What does the research say about career fit for Police Officer?
Gallup 2024 State of the Global Workplace report found only 23% of employees globally are engaged at work; in the US, 33% are engaged, 50% not engaged, and 16% actively disengaged; disengaged employees cost the global economy an estimated $8.9 trillion per year. (2024, Gallup State of the Global Workplace 2024 — https://www.gallup.com/workplace/349484/state-of-the-global-workplace.aspx).
What does the research say about personality for Police Officer?
Deloitte 2024 Gen Z and Millennial Survey (n=22,841, 44 countries) found 44% of Gen Zers cite purpose and meaning as their top job satisfaction driver; 51% say they have pushed back on employers who asked them to do work conflicting with their personal ethics. (2024, Deloitte Global 2024 Gen Z and Millennial Survey — https://www.deloitte.com/global/en/issues/work/content/genz-millennialsurvey.html).

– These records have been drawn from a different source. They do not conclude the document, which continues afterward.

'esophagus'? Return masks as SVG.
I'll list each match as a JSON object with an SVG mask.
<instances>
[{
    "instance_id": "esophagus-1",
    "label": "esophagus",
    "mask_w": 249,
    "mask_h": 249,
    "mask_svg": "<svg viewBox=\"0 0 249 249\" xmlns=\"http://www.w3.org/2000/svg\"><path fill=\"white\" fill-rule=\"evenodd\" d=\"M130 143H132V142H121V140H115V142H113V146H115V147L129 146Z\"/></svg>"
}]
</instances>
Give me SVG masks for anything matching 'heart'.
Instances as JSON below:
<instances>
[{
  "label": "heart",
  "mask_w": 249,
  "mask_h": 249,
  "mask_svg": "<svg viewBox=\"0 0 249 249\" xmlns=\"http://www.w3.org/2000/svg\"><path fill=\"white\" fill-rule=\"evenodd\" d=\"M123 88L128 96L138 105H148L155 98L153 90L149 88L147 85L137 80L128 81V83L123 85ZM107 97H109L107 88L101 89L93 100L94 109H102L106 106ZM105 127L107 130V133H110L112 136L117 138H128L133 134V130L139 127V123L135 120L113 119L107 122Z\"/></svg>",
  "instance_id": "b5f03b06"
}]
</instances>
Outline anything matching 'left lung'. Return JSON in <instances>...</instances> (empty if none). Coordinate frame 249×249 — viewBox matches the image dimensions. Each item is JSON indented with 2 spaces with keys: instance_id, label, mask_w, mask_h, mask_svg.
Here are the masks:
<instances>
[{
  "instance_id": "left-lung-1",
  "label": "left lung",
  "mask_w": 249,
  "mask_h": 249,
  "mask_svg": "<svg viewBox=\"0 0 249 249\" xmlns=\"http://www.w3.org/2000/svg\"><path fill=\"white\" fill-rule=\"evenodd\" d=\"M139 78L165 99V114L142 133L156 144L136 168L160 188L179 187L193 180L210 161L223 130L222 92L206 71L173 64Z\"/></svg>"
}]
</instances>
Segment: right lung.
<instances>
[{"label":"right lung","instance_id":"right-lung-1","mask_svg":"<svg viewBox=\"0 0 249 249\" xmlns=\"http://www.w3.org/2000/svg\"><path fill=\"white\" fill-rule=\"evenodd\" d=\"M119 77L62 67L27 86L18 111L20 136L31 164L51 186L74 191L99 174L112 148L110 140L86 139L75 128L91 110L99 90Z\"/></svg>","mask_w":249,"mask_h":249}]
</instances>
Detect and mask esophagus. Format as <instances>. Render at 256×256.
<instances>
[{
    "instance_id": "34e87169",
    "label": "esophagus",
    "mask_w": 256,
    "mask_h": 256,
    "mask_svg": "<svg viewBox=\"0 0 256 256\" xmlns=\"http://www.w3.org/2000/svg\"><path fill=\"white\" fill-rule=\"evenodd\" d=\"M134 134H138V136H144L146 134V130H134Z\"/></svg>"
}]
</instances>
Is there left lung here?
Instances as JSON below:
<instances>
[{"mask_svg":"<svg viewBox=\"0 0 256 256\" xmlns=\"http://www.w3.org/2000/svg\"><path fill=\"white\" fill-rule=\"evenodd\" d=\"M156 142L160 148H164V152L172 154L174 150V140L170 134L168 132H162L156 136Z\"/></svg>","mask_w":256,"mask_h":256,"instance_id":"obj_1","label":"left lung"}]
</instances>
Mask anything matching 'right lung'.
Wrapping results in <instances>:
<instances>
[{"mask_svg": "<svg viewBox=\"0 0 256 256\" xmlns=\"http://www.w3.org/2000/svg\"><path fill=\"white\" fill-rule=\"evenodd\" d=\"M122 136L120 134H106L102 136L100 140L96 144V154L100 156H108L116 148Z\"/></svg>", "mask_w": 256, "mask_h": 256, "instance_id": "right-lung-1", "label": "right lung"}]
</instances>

What does the research say about socioeconomic for Police Officer?
Identical resumes with first-generation-college status disclosed received 26% fewer interview callbacks; 62% of hiring managers agreed lower-SES students 'are not as well equipped to succeed in business'. A single mindset reframe raised consideration from 26% to 47%. (2023, Belmi, Neale, Thomas-Hunt & Raz, Organization Science — https://www.gsb.stanford.edu/insights/do-first-gen-college-grads-face-bias-job-market).

References

  1. Gallup State of the Global Workplace 2024Only 23% of employees globally engaged; US 33%; disengagement costs $8.9T/yr (Gallup 2024) (2024)
  2. Deloitte Global 2024 Gen Z and Millennial Survey44% of Gen Z: purpose is top job factor; 51% push back on unethical work (Deloitte, n=22,841) (2024)
  3. Belmi, Neale, Thomas-Hunt & Raz, Organization ScienceFirst-gen disclosure cut callbacks 26% (Stanford GSB, n=1,783) (2023)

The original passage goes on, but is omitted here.